#### [Directions for this task]
Arrange every line of the items below as a numbered list, leaving out blank lines. Omit the pictures from your answer.

(Entries about spatial positioning)
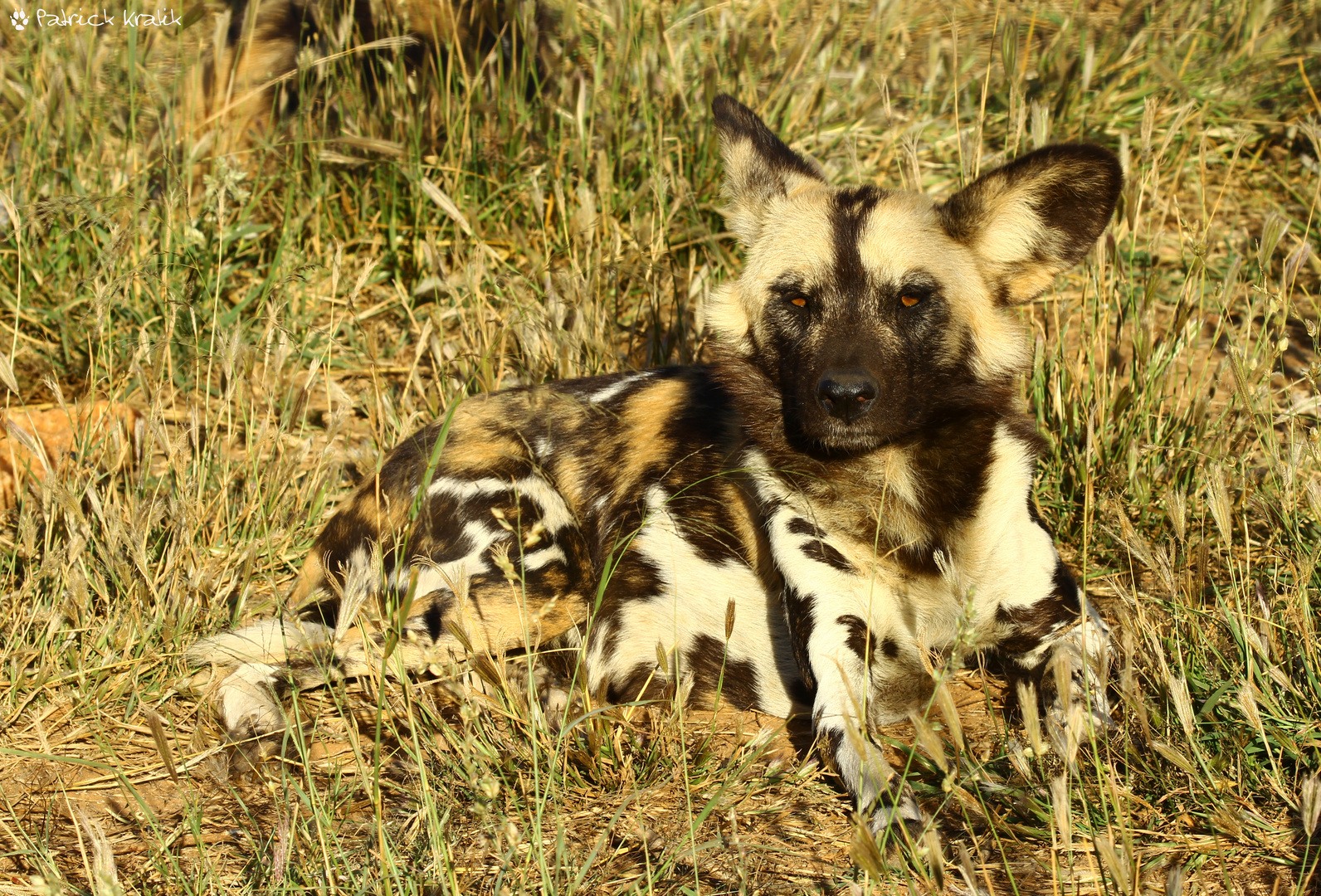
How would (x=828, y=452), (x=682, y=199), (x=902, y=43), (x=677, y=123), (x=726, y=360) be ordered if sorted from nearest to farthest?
1. (x=828, y=452)
2. (x=726, y=360)
3. (x=682, y=199)
4. (x=677, y=123)
5. (x=902, y=43)

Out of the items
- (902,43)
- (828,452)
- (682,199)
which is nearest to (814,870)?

#### [Problem solution]
1. How would (x=828, y=452), (x=682, y=199), (x=902, y=43), (x=677, y=123), (x=726, y=360) be ordered if sorted from nearest to farthest?
2. 1. (x=828, y=452)
3. 2. (x=726, y=360)
4. 3. (x=682, y=199)
5. 4. (x=677, y=123)
6. 5. (x=902, y=43)
7. Out of the items
8. - (902,43)
9. - (828,452)
10. - (682,199)
11. which is nearest to (814,870)?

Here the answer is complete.